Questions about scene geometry
----
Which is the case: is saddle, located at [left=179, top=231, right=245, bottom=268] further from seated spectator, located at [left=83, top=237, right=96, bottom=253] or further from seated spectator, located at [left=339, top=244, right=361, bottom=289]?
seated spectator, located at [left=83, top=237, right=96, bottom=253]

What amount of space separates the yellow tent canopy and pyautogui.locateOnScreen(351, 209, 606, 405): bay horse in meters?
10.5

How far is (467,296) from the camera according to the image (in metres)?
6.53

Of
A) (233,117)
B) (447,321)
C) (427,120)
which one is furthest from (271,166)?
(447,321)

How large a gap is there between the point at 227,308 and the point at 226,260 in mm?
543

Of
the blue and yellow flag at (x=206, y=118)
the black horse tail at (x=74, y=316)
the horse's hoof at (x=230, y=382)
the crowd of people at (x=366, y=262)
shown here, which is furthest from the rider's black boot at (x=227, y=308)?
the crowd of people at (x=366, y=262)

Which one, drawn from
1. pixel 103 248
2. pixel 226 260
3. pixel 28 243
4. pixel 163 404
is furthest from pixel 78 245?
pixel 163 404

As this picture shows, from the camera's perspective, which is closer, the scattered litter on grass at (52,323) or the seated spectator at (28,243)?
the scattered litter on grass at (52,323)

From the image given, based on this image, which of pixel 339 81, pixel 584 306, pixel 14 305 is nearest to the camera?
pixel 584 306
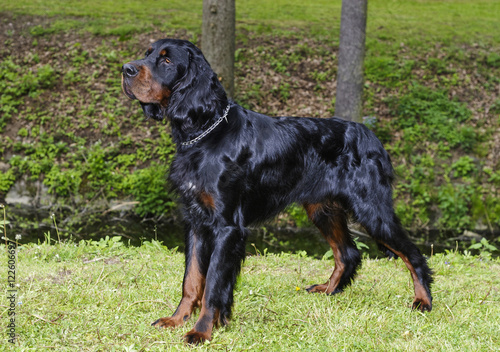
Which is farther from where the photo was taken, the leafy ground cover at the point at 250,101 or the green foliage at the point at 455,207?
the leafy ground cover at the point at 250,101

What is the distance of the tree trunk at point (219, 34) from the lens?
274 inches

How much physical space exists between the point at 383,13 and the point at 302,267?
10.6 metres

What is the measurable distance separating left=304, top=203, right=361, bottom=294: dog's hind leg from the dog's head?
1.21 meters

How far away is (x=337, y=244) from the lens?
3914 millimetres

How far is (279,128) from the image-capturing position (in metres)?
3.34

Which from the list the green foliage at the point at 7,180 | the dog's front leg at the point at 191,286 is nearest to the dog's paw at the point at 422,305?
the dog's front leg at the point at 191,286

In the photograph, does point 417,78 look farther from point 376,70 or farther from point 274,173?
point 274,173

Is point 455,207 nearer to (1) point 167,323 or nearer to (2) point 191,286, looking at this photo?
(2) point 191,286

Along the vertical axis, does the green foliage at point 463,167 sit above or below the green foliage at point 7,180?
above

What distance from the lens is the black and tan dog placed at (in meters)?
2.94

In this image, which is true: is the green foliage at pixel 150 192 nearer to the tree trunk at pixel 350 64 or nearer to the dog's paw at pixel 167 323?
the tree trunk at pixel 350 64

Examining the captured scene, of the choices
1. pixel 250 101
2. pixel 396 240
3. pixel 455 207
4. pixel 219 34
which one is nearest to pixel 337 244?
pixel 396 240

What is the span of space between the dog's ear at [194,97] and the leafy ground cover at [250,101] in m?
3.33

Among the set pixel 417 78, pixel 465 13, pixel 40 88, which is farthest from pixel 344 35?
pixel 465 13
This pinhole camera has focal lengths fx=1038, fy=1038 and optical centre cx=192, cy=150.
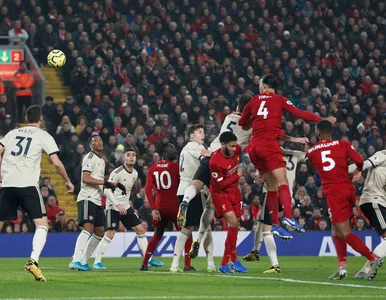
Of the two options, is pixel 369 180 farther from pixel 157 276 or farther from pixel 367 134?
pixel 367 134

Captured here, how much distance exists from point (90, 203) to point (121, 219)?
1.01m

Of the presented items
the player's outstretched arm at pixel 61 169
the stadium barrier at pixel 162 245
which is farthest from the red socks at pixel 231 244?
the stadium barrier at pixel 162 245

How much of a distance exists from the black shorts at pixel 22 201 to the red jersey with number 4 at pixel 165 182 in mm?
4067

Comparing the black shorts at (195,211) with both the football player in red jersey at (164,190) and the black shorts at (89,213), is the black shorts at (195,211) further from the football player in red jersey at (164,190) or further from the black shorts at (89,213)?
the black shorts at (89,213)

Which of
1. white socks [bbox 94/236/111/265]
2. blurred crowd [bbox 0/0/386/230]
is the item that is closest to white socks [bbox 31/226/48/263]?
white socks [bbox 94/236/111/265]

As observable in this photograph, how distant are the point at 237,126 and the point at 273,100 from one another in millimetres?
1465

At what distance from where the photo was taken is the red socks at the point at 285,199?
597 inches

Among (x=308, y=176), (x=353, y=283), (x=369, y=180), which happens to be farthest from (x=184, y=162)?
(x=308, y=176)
----
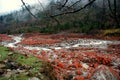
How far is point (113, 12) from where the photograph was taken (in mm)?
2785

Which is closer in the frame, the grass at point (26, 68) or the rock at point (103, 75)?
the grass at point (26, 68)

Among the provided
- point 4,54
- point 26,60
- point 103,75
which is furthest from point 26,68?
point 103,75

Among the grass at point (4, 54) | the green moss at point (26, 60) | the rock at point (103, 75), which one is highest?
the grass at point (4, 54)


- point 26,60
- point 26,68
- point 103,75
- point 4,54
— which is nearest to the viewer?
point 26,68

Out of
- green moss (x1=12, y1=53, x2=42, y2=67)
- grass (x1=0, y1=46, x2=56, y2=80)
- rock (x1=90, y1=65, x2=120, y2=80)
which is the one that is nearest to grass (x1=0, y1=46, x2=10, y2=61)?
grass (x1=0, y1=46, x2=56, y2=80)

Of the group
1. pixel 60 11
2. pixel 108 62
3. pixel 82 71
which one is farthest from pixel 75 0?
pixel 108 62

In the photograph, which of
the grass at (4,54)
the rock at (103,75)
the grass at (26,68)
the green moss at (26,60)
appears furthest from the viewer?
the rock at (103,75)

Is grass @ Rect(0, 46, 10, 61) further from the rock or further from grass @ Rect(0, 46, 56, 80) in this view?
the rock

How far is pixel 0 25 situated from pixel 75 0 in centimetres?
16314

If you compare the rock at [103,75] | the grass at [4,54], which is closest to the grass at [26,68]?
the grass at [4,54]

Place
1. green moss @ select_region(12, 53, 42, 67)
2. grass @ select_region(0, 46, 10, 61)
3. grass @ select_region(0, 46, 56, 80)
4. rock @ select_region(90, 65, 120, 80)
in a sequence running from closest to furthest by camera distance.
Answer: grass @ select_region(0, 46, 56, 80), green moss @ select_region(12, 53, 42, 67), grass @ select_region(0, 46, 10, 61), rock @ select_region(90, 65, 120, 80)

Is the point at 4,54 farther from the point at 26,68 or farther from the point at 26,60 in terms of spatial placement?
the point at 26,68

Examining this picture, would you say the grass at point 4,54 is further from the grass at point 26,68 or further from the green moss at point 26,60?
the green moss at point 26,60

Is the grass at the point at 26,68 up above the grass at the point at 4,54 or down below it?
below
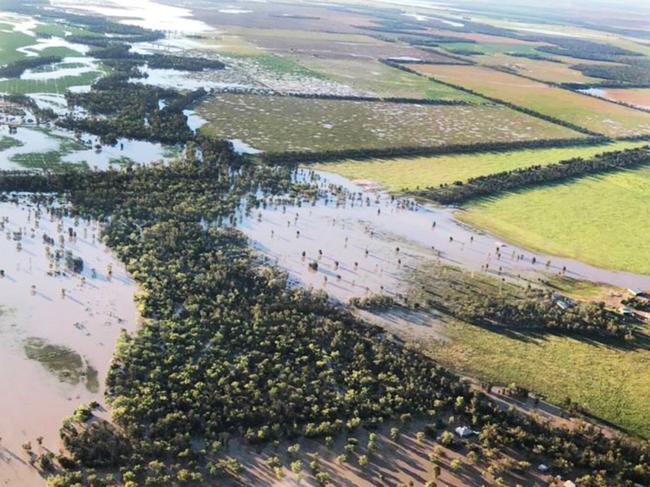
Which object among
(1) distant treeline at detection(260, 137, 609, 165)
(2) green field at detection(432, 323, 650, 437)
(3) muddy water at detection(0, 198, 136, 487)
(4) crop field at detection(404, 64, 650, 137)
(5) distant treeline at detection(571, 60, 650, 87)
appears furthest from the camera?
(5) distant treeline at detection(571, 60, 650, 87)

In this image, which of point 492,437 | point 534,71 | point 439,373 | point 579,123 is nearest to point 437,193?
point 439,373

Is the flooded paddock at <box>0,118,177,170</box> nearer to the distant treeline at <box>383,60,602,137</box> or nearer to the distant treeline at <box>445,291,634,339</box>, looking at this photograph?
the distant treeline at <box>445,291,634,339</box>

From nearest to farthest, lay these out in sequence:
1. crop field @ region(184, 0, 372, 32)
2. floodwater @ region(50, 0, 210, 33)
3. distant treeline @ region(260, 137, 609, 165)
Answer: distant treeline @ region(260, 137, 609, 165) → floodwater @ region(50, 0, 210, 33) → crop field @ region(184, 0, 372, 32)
----
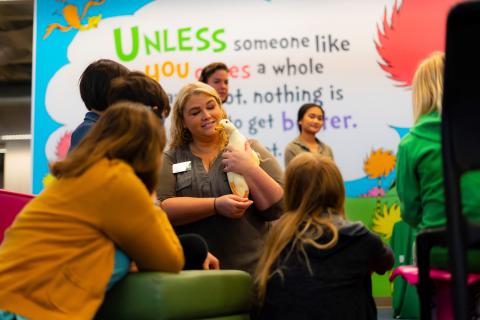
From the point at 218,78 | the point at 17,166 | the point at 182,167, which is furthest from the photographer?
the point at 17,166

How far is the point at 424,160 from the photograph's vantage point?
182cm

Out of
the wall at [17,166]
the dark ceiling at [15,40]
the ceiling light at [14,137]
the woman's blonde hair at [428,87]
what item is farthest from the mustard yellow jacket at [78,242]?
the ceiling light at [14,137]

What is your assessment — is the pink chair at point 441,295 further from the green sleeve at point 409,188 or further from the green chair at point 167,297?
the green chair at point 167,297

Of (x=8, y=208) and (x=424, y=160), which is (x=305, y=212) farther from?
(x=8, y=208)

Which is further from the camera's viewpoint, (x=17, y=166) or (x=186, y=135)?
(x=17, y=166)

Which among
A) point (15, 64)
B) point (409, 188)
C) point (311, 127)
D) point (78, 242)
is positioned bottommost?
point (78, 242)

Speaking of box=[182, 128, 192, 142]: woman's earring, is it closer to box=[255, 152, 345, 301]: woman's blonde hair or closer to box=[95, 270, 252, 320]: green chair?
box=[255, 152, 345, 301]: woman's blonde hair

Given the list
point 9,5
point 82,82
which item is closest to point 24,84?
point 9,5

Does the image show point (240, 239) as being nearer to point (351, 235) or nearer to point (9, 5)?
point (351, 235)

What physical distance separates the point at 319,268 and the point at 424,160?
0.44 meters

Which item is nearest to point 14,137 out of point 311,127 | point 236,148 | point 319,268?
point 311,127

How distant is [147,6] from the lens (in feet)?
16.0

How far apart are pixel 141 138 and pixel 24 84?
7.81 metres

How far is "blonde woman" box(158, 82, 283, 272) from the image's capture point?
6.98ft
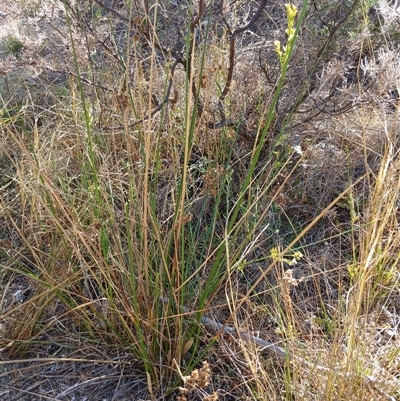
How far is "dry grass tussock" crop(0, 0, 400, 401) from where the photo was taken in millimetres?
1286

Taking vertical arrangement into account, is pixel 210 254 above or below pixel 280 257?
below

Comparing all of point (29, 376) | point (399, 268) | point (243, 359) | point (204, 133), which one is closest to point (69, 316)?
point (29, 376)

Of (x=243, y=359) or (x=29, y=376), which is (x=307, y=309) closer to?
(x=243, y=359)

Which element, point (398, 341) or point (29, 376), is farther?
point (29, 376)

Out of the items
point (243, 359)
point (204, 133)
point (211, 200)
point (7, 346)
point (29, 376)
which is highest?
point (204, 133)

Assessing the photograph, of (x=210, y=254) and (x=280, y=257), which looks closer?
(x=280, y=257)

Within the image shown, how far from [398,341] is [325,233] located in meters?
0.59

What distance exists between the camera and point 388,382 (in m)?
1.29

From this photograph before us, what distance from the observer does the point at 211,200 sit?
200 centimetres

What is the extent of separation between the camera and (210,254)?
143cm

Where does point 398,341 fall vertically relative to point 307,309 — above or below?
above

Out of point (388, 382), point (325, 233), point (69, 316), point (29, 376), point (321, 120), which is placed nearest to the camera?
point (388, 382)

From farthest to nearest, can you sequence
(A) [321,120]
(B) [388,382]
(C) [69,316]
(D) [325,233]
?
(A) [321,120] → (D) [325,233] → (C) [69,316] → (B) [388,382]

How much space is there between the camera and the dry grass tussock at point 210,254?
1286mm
----
Written problem
Pull out every line of the material above that contains the word "distance", matching case exactly.

Completed task
What is the distance of the tree trunk at point (219, 34) from the lens?
What is the measurable distance separating left=304, top=203, right=361, bottom=294: dog's hind leg from the dog's head?
What distance from the lens is the black and tan dog placed at (in meters)?
Captured here, how much distance exists from point (90, 203) to point (121, 219)?
How much of a distance exists from the black shorts at pixel 22 201 to the red jersey with number 4 at pixel 165 182 in mm?
At what distance from where the photo was taken is the red socks at the point at 285,199?
in a sequence running from closest to furthest by camera distance.
What physical distance separates the point at 319,268 and the point at 424,160?
What distance exists between the camera and point 388,382 (in m)?
From this photograph before us, what distance from the observer does the point at 211,200 sit?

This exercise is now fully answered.